Add b.ResetTimer() after setup:

func BenchmarkProcess(b *testing.B) {
    s := makeBigSlice()
    b.ResetTimer()
    for i := 0; i < b.N; i++ {
        Process(s)
    }
}
Verify: ns/op drops dramatically — the setup was being measured.

Bug 14 — explanation

Each recursive call passes the dictionary as a hidden first argument. For deep trees with millions of nodes, this is one extra register move per call. Almost never significant. If it is, write a non-recursive iterative WalkInt. Most of the time, this is a non-issue — flag only when profiling shows it. Verify: Profile and compare with iterative or non-generic version.

Bug 15 — explanation

Pair[bool, int64] may have padding between A (1 byte) and B (8 bytes). The compiler obeys alignment rules: 8 bytes total layout becomes 16 bytes with padding. If you process millions of these, memory use is 2× expected. Reorder fields: put the larger field first, or pack manually. Verify: unsafe.Sizeof on each instantiation.


Lessons

Patterns from these bugs:

  1. Heap escapes are the silent killer (Bugs 1, 8, 9). Always check -gcflags="-m".
  2. any and reflection sneak boxing back in (Bugs 3, 6, 9). Read every variadic and reflective call.
  3. defer and friends disable inlining (Bug 4).

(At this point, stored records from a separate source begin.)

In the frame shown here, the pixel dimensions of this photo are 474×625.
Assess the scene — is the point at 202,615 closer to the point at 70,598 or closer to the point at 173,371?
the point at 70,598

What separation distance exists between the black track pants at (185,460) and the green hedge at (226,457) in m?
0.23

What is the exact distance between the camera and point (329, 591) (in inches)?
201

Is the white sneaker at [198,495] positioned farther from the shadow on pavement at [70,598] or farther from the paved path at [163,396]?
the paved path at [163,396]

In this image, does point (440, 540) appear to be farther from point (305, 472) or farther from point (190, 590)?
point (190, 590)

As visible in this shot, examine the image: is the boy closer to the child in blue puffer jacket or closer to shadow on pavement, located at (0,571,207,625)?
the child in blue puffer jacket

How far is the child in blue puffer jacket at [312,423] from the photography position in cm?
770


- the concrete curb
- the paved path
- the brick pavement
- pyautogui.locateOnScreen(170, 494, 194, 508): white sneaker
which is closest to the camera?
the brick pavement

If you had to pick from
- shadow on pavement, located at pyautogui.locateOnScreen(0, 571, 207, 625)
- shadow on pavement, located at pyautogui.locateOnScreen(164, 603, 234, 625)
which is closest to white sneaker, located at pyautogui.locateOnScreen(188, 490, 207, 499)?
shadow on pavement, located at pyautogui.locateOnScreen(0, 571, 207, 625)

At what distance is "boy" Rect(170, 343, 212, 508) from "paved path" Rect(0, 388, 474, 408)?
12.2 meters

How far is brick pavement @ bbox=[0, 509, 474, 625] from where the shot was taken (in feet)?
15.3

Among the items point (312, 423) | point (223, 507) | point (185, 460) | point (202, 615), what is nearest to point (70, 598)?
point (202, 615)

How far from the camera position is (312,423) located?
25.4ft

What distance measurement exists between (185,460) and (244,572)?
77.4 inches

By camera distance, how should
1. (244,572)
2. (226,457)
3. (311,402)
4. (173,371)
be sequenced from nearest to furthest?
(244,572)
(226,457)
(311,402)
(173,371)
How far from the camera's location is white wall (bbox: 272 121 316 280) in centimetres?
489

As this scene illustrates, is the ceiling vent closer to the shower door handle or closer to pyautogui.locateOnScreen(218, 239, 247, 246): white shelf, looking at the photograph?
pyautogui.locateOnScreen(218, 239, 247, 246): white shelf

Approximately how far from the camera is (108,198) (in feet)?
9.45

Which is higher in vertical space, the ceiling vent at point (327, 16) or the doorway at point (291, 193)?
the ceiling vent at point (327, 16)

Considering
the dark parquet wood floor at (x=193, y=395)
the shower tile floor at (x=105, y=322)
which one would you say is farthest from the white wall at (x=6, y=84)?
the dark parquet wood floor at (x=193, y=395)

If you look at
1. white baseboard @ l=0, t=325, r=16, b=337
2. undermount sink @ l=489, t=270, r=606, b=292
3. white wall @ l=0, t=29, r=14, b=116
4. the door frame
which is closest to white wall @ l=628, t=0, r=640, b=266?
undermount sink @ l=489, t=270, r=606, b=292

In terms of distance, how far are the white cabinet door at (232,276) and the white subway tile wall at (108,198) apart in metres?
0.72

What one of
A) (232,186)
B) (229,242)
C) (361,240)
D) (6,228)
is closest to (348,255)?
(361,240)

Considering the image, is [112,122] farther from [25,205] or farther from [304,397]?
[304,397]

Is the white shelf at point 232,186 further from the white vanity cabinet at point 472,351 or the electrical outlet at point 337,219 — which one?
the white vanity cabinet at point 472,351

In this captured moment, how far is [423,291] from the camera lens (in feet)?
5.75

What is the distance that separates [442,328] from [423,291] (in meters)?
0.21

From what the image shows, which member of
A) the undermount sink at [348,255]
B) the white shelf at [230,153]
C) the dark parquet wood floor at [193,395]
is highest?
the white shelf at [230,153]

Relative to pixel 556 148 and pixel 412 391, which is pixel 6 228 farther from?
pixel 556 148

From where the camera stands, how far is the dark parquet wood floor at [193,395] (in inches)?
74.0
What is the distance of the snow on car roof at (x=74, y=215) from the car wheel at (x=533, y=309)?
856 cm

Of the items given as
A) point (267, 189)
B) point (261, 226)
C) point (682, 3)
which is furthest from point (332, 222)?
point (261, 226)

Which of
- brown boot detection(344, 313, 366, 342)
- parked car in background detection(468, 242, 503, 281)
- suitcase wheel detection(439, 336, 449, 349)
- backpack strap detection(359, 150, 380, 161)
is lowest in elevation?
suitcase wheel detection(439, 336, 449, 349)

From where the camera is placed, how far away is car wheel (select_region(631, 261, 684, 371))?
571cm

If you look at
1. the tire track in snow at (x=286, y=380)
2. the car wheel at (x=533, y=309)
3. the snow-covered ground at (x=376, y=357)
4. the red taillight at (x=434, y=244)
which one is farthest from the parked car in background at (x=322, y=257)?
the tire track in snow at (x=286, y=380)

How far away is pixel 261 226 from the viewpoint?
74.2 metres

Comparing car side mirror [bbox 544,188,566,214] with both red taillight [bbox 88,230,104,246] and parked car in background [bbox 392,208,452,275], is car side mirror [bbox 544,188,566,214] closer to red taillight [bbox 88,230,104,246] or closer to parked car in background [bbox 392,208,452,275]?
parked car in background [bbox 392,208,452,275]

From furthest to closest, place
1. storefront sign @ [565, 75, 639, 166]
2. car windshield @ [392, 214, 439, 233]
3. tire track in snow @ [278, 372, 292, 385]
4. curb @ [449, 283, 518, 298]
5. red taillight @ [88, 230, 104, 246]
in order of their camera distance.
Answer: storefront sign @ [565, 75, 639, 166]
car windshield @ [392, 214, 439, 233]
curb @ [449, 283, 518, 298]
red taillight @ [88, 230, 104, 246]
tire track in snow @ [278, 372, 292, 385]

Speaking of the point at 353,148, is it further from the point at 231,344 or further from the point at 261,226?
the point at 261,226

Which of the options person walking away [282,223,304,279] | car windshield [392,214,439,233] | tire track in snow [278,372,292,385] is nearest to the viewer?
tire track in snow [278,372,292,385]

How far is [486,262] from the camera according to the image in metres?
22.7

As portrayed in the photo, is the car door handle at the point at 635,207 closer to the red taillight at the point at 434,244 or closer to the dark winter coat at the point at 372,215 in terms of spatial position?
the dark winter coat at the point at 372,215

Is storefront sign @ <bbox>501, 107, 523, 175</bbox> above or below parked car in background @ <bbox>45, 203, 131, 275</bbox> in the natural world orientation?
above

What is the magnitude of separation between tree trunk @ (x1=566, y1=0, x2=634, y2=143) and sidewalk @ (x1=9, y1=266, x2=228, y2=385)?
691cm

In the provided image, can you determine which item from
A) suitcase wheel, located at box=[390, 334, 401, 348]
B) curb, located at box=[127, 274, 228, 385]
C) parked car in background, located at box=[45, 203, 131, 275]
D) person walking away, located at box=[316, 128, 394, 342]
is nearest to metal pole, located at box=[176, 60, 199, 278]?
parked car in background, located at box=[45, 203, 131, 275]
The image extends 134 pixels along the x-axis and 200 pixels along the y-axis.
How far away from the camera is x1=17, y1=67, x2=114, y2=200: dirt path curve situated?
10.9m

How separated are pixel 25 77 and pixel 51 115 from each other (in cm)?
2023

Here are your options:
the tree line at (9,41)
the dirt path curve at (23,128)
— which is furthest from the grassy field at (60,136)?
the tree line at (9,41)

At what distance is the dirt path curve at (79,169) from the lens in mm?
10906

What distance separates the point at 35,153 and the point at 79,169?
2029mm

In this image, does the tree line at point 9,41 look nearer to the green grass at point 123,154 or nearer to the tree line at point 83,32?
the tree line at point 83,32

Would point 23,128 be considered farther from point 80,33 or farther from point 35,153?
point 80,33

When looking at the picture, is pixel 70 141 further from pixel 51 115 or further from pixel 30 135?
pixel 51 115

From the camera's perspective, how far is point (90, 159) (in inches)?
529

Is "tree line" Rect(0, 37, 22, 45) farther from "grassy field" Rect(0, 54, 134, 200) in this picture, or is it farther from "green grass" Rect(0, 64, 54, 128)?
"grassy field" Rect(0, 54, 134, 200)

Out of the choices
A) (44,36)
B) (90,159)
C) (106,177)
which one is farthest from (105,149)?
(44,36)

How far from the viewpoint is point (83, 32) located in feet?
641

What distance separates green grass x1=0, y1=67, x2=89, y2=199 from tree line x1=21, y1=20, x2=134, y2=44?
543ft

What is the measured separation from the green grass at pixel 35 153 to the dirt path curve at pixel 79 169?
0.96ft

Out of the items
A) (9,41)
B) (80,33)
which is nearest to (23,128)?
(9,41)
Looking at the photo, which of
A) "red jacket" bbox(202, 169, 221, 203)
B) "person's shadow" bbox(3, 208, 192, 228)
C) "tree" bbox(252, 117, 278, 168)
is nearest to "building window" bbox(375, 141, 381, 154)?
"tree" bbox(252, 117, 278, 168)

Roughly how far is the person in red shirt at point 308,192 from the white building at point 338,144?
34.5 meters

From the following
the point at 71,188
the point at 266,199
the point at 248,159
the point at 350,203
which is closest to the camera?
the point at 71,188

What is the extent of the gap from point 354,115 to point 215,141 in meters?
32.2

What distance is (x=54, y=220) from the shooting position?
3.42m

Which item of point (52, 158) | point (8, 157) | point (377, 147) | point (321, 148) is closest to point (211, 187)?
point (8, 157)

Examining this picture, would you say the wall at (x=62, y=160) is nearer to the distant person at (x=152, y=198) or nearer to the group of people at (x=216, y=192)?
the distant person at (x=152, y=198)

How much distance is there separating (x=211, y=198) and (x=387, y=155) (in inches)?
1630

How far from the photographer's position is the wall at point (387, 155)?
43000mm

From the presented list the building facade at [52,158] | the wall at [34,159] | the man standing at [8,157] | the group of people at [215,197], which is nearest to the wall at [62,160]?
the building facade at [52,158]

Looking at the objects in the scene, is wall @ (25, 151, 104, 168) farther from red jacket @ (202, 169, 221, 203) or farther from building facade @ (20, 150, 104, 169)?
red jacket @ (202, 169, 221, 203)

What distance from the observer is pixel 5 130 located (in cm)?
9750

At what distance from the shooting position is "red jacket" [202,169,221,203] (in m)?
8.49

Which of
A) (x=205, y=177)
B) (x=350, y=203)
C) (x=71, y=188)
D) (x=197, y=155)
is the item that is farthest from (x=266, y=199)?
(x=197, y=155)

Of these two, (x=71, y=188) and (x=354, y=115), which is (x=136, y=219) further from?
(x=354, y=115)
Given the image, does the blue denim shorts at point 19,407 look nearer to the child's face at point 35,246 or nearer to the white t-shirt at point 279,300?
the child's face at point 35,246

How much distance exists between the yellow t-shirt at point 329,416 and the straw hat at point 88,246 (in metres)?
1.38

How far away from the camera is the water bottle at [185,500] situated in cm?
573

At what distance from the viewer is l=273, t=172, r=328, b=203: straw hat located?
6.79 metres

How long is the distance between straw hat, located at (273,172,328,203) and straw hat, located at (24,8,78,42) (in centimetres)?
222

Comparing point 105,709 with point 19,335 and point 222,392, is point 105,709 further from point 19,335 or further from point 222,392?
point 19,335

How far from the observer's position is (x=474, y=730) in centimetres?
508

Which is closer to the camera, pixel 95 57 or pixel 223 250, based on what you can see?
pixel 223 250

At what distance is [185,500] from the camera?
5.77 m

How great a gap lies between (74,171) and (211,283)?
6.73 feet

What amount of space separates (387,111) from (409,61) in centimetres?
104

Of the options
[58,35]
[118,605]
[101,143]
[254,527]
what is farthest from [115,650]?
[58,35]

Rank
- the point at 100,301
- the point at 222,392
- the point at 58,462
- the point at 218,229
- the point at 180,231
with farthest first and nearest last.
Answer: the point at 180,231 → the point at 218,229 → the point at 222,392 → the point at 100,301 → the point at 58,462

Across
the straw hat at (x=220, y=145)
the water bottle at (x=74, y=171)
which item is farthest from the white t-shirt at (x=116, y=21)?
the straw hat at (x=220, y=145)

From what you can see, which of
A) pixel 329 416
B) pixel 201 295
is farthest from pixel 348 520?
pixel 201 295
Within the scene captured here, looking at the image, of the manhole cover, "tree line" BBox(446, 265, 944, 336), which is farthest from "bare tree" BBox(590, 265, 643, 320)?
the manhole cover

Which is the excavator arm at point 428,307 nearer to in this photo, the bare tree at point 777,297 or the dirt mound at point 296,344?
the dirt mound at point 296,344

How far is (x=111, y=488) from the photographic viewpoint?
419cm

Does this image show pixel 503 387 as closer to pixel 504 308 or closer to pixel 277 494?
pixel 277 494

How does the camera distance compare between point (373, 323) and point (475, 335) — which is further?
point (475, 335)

Hot paths must keep bodies inline-friendly.
  4. Migrate to stdlib helpers (Bug 7). They are aggressively optimised.
  5. Constraint choice changes performance (Bug 2). comparable over interface types is slower than concrete unions.
  6. Per-call allocations dominate hot loops (Bug 5). Reuse buffers or pools.
  7. Diversity of pointer shapes inflates dictionary cost (Bug 11). Specialize when measurable.
  8. Benchmarks must measure the right thing (Bug 13). b.ResetTimer() is mandatory after setup.
  9. Cold dictionary loads matter for short-lived processes (Bug 12). Warm up if relevant.
  10. Generic recursion is rarely the bottleneck (Bug 14). Profile before optimising.
  11. Layout matters for generic structs (Bug 15). Reorder fields by size.

A senior engineer reads generic code with one eye on escape analysis, one on inlining, and one on dictionary calls. Mismatch among these three is the root cause of nearly every generic performance bug.